The refined qi pulled inward on itself, as if gravity had formed at its center.

Riven's breath hitched.

Inside his dantian, the purified qi compressed — folding inward, tighter and tighter — until it formed something like a droplet.

Not liquid.

Not solid.

But condensed.

A small bead of deep blue-green energy hovered at the center of his dantian.

It was no larger than a pebble.

But the pressure radiating from it was immense compared to before.

He stared at it inwardly, breath slow, posture steady.

This was the beginning.

With five full purification cycles, the qi had condensed successfully. According to the Frozen Gale Codex, if your qi was compressed between one and eleven times, you'd be considered to be in the Inner Condensation Realm.

With a five-cycle compression, Riven had fully stepped into the realm of Inner Condensation.

That alone was rare — most cultivators barely managed three on their first breakthrough.

He exhaled softly, his breath slightly frosty.

That was enough for now.

He was exhausted.

Each cycle had taken more focus than the last, draining him not just mentally but physically. His meridians felt tender — not damaged, but worn and stretched thin.

Still, the results were immediate.

Even with just this first condensed shard of qi, he could already feel the difference.

It had weight now.
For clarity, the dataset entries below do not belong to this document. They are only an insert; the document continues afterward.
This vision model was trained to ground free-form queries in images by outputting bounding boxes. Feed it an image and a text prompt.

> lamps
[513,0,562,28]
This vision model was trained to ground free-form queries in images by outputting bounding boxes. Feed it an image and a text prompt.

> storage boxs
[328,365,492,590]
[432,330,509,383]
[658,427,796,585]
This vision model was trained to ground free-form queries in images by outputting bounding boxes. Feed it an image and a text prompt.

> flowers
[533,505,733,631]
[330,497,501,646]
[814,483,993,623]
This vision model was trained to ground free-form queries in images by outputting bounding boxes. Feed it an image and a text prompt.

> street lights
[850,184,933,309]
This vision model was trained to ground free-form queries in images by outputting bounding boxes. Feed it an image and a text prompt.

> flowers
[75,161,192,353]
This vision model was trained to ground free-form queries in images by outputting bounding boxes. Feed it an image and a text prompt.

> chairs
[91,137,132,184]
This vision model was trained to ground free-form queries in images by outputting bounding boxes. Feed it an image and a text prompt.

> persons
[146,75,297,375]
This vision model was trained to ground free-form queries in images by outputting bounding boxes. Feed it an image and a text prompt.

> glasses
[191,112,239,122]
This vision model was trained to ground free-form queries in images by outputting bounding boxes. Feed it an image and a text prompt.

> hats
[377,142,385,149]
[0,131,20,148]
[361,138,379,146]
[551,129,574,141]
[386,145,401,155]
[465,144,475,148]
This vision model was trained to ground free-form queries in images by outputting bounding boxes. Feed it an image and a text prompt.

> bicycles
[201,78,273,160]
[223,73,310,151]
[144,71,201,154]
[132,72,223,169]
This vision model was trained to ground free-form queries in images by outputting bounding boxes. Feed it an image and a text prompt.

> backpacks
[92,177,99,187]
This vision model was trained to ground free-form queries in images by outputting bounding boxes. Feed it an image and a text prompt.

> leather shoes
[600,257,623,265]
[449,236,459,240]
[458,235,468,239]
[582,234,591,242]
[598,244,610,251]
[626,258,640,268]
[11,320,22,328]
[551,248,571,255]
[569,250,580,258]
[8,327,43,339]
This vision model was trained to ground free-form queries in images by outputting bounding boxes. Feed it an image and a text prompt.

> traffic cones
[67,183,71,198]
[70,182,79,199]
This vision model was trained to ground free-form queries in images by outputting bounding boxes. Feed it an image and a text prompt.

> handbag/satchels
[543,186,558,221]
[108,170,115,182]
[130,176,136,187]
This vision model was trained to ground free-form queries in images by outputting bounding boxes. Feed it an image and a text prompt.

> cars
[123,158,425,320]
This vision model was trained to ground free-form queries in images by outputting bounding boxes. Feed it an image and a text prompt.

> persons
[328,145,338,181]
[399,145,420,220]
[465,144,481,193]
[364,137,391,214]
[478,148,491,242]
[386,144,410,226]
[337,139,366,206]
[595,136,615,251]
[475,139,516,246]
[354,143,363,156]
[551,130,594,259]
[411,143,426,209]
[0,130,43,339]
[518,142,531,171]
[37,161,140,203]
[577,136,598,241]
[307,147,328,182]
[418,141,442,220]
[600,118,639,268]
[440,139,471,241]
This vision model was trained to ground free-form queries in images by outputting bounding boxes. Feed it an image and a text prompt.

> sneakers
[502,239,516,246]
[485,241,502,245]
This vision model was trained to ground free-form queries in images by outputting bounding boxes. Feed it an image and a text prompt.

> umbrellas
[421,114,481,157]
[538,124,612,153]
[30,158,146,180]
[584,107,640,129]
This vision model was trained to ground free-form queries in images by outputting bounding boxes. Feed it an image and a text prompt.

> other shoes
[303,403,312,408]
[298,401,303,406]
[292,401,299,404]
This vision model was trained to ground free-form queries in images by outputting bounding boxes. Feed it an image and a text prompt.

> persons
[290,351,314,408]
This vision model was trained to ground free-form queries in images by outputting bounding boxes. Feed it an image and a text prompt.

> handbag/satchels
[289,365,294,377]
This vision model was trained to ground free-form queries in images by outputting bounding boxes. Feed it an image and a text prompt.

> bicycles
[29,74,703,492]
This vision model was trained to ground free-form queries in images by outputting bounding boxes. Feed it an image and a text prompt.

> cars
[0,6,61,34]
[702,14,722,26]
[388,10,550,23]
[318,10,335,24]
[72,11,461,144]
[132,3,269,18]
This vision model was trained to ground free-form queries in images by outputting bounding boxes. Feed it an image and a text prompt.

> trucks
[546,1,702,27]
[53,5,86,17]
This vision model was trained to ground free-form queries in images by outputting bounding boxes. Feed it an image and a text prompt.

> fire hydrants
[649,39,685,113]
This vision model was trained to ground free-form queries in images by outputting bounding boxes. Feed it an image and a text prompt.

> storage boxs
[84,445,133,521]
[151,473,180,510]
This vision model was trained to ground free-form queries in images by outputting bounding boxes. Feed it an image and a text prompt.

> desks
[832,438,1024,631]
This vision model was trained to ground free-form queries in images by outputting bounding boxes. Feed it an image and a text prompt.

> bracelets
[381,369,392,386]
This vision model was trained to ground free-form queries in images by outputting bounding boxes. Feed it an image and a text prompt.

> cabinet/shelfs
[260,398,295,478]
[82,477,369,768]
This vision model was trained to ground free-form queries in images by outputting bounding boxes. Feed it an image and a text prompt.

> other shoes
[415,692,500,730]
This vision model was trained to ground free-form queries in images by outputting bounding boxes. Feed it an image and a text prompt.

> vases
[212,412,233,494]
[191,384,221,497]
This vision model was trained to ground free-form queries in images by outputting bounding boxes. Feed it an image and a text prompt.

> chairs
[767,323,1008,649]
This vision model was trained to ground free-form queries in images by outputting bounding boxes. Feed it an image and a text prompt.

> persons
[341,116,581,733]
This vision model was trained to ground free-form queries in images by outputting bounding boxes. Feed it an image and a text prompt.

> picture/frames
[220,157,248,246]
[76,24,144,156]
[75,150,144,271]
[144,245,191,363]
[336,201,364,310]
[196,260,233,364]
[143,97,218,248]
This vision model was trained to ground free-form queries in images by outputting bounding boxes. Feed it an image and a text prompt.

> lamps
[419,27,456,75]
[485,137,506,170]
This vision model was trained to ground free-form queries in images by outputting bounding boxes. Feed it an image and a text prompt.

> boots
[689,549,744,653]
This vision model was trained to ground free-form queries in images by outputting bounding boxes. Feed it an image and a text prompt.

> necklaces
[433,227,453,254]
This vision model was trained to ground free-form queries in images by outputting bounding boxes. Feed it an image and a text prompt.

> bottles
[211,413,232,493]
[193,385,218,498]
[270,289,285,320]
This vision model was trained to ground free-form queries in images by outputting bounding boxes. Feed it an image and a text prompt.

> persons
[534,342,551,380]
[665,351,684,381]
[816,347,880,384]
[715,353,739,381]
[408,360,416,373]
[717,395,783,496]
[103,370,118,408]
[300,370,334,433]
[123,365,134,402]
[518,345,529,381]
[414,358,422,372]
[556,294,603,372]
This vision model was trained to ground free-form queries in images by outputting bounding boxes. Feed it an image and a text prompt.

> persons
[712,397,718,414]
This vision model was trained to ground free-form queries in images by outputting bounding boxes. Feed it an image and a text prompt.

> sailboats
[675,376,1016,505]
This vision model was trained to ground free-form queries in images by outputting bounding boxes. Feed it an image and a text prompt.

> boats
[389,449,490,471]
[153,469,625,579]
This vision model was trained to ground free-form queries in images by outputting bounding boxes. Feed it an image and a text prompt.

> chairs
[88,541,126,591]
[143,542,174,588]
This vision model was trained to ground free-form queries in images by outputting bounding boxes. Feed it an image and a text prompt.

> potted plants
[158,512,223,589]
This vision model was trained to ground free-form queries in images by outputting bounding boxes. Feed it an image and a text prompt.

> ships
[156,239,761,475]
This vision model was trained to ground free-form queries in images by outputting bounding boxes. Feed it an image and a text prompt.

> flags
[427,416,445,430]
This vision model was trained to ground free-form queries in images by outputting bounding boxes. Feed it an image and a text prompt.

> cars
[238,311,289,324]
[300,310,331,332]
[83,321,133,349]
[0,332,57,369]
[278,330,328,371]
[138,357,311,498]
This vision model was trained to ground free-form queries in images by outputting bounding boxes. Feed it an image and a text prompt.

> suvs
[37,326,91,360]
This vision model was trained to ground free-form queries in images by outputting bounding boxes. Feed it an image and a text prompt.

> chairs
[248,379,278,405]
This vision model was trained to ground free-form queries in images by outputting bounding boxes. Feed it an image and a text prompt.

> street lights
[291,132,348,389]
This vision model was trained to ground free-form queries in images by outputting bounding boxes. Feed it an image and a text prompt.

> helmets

Density. Purpose.

He guided a sliver of it along his arm, testing its flow — and was genuinely shocked by the power it carried.

Compared to his old qi, this was nearly twice as strong.

He could now use less to achieve the same effect — or use the same amount for a drastically stronger result.

And that was just with five cycles.

If he continued refining more, he guessed he could easily double his total strength.

And if he pushed beyond that — reached the Middle or even Late stages of Inner Condensation — he might be three or four times stronger than before.

A small smile tugged at his lips.

For the first time in a while, the path ahead felt… bright.

But he wouldn't rush it.

He could have attempted to push his current qi through more purification cycles right now.

But that wasn't the smart path.

Instead, he planned to absorb more qi from the environment, slowly — guide it through five cycles of refinement, and then merge it into his dantian.

Once he'd filled it again with this condensed, purified qi…

Then, and only then, would he start refining further — pushing past five cycles into six, seven, or more.

That would be the most stable, most efficient method.

If his eyes weren't closed, they'd probably be sparkling by now.

Because now he truly understood something.

If he became strong enough — really strong — then money wouldn't be a problem anymore.

If he'd been this strong back in the Scorpion Nest, he could have cleared it alone.

He wouldn't have needed to take risks or worry about resources.

Wouldn't have needed to run from the Greater Feral Gale Scorpion.

It would have run from him.

If he could reach higher realms…

How could he possibly fail to earn enough for a map?

How could he not find a way home?

He clenched his fists lightly.

I just need to get stronger.

Strong enough to—

A sharp sound snapped him out of his thoughts.

He looked up abruptly, cheeks flushed slightly.